Structure in solid state matter
PEARL can be used for (neutron) diffraction. Neutron diffraction is an important technique for studying the atomic structure deep underneath the surface of materials and is very sensitive to elements such as hydrogen and lithium in energy materials. The atomic resolution of PEARL can be used for storage materials for hydrogen and ammonia, and magnetocaloric material for energy conversion. The technique is also suited to fields of research such as zeolites, thermoelectrics and ferroelectrics, and fixed material solar cells.
The ROG neutron reflectometer can provide information about the thickness, composition and roughness of thin films and other layered structures. This set-up can be used to study (stacks of) layers with thicknesses of 5 - 150 nm while providing a resolution up to 0.2 nm. Neutron reflectometry can be used to non-destructively study both liquid and solid samples in a variety of different experimental conditions. The positron facilities can be applied to investigate vacancies and deficiencies in layers of solid matter of a few microns thick.
Structure of opaque materials
SANS is a powerful technique to study the structure of opaque materials at size ranges of nanometers to 0.1 micrometer. Various components can be highlighted through the variation of the scattering contrast with selected deuteration.

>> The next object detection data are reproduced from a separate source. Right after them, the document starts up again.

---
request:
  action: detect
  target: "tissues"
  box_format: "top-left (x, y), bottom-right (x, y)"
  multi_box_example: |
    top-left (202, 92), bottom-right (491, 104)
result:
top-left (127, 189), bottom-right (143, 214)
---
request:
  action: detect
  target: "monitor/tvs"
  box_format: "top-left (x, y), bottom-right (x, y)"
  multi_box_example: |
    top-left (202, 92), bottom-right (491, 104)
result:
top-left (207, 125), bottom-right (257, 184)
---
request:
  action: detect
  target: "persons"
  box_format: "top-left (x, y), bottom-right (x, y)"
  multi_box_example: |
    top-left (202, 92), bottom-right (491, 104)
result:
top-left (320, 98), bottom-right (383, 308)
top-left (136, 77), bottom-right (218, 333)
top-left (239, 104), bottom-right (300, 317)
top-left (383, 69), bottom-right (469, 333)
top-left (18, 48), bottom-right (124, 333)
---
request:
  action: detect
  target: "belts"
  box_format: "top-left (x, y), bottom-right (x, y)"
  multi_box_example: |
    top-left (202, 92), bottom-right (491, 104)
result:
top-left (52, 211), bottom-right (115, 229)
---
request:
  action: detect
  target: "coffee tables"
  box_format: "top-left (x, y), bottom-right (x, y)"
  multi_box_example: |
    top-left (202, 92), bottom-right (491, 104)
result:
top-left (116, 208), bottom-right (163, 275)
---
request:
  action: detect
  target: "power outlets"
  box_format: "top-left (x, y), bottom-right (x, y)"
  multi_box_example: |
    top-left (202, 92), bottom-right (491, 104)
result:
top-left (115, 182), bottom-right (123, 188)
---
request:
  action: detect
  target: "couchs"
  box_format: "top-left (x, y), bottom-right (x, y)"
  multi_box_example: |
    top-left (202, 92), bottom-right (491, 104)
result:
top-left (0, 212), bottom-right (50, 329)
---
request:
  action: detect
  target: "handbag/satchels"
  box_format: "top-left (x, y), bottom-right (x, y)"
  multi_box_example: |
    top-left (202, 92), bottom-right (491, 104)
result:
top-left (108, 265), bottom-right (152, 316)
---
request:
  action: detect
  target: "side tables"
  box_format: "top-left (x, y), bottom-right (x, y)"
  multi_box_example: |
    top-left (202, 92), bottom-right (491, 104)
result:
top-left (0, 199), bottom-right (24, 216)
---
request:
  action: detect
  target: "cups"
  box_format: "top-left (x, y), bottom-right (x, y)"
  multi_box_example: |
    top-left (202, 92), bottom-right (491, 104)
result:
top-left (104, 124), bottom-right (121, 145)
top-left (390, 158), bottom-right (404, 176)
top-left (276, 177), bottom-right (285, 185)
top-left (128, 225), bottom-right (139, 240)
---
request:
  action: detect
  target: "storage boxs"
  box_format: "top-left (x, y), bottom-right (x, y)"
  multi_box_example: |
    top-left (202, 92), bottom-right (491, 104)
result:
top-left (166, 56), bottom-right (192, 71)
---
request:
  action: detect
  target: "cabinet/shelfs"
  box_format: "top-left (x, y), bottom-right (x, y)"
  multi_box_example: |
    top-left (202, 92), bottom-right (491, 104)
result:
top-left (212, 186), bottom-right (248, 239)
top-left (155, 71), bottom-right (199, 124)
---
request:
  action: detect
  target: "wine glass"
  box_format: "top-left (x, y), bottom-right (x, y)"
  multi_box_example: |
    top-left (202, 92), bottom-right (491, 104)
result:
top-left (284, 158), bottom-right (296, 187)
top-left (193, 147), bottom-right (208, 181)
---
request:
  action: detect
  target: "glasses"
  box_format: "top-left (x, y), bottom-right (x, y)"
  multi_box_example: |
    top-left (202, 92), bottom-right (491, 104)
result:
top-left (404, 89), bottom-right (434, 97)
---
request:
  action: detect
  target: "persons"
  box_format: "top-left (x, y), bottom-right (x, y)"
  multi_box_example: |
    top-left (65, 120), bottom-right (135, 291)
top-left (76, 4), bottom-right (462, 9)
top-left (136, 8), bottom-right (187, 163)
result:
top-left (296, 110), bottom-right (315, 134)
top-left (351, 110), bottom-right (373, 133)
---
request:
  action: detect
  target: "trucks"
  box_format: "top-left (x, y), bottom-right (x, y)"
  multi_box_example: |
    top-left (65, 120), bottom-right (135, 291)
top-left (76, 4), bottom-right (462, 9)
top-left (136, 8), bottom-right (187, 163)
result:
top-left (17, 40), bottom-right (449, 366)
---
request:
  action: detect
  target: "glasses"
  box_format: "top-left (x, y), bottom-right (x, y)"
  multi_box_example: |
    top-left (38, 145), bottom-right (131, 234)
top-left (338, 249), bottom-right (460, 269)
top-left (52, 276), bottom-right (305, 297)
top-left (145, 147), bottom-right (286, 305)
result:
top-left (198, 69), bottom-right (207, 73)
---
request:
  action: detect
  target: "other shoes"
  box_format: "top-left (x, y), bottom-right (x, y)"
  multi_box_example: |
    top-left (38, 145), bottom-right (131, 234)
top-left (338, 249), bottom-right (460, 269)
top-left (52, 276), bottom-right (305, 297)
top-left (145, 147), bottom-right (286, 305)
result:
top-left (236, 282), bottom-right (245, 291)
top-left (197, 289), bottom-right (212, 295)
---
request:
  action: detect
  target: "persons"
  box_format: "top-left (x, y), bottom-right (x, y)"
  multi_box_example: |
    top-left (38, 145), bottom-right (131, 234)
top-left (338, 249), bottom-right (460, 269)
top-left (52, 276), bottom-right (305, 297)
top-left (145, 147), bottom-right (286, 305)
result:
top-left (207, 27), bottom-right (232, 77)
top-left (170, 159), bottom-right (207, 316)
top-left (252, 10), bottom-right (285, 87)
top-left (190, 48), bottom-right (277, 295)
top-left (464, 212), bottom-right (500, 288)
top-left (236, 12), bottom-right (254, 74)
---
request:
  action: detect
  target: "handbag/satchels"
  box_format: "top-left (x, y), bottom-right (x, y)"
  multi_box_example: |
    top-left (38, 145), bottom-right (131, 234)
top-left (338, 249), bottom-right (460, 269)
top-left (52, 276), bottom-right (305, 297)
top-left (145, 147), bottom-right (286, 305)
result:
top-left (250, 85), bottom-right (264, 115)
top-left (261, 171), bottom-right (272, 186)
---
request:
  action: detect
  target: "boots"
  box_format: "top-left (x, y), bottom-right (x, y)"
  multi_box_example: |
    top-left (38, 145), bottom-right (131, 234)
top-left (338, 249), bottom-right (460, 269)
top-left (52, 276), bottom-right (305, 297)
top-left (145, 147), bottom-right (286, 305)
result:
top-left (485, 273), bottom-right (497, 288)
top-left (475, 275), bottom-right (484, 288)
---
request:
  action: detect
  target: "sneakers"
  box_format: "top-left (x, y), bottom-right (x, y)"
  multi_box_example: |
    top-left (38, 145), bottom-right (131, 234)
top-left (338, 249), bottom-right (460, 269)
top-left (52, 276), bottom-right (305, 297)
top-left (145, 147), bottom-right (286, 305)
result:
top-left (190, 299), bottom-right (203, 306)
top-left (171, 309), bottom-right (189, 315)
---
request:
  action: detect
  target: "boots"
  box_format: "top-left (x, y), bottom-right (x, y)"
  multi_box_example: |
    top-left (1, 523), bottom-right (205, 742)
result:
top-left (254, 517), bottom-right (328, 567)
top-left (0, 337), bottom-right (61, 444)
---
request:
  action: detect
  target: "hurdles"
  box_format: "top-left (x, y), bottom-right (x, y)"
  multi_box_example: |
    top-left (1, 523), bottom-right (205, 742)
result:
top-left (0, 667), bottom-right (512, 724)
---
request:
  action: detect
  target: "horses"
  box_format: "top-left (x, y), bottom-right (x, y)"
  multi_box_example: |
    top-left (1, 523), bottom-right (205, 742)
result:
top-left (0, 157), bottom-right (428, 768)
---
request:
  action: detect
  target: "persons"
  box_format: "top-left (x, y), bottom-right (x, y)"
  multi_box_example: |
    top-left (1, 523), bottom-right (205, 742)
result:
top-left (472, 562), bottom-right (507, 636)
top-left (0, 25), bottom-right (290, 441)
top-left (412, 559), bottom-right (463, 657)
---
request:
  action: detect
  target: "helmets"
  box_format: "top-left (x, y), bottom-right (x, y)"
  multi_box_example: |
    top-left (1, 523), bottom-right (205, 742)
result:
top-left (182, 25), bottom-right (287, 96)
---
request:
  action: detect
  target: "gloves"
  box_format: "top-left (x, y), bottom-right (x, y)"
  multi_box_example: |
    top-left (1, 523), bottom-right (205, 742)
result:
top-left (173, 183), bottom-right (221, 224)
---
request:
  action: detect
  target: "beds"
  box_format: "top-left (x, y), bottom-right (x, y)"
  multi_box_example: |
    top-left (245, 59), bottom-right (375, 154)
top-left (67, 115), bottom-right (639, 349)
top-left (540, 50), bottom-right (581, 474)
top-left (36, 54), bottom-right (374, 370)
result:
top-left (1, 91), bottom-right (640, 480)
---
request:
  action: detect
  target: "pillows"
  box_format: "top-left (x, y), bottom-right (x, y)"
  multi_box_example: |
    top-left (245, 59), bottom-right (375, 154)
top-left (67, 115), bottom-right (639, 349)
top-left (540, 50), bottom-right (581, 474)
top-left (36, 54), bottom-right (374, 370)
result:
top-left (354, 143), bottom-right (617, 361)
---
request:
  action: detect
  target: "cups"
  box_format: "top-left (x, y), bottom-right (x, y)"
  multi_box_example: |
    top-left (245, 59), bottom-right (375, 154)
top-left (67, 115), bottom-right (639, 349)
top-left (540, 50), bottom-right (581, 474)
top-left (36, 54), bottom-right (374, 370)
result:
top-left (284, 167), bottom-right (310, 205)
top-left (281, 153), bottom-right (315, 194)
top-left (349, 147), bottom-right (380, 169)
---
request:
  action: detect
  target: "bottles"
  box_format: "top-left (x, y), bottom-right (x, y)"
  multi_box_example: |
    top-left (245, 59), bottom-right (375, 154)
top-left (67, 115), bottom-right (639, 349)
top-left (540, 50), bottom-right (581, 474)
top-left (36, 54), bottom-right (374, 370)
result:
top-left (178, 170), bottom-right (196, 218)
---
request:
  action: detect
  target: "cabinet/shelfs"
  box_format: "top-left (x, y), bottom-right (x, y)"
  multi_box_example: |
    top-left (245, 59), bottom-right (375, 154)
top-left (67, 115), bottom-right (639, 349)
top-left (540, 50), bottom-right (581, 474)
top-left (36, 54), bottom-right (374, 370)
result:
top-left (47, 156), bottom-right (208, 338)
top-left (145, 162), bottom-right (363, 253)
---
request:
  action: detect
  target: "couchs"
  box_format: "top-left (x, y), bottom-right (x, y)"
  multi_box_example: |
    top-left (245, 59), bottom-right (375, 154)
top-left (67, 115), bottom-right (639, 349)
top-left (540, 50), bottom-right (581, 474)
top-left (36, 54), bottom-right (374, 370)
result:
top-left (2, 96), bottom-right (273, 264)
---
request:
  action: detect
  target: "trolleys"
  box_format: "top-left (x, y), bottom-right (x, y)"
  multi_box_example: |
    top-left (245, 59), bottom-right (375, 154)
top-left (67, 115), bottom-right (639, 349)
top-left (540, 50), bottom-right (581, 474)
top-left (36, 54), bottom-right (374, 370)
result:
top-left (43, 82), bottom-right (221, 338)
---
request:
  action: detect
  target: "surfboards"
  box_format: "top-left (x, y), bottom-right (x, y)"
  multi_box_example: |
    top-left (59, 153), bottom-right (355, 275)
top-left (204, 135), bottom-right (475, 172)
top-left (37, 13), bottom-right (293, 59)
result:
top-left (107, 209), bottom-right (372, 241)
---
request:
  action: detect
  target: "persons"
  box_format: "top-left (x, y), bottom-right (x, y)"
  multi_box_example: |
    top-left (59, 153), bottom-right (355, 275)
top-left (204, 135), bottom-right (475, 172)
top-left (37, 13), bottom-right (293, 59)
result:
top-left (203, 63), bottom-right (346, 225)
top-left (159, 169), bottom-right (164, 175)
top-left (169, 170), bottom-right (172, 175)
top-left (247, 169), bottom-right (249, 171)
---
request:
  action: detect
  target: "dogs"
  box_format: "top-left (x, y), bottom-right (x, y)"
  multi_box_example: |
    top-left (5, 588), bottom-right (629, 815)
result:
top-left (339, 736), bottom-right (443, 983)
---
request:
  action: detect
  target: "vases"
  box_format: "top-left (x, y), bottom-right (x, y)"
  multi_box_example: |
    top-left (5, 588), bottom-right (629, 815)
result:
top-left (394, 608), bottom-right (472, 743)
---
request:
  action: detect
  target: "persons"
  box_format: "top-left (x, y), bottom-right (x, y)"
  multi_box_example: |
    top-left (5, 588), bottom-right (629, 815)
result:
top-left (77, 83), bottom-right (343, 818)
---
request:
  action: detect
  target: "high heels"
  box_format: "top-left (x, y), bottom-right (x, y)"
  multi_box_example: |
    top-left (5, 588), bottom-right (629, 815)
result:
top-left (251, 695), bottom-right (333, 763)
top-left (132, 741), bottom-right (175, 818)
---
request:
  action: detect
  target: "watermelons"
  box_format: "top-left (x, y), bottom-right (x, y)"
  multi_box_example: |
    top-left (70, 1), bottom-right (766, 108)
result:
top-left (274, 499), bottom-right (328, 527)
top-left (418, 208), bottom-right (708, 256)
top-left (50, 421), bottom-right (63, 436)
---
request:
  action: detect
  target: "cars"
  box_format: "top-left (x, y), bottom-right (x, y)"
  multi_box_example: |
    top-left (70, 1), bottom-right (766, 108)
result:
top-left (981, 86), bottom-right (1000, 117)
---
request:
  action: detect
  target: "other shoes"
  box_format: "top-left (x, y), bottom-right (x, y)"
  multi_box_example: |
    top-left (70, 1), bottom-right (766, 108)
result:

SANS is primarily used for projects in molecular biology and soft matter science (colloids, polymers, macromolecules & membranes and biological systems).
Structure in solid matter
The SESANS instrument can see correlations with characteristic lengths up to 15 micrometers. The ROG can investigate layered structures of thicknesses up to 300 nanometer. The positron facilities can be applied to investigate vacancies and deficiencies in layers of solid matter of a few microns thick.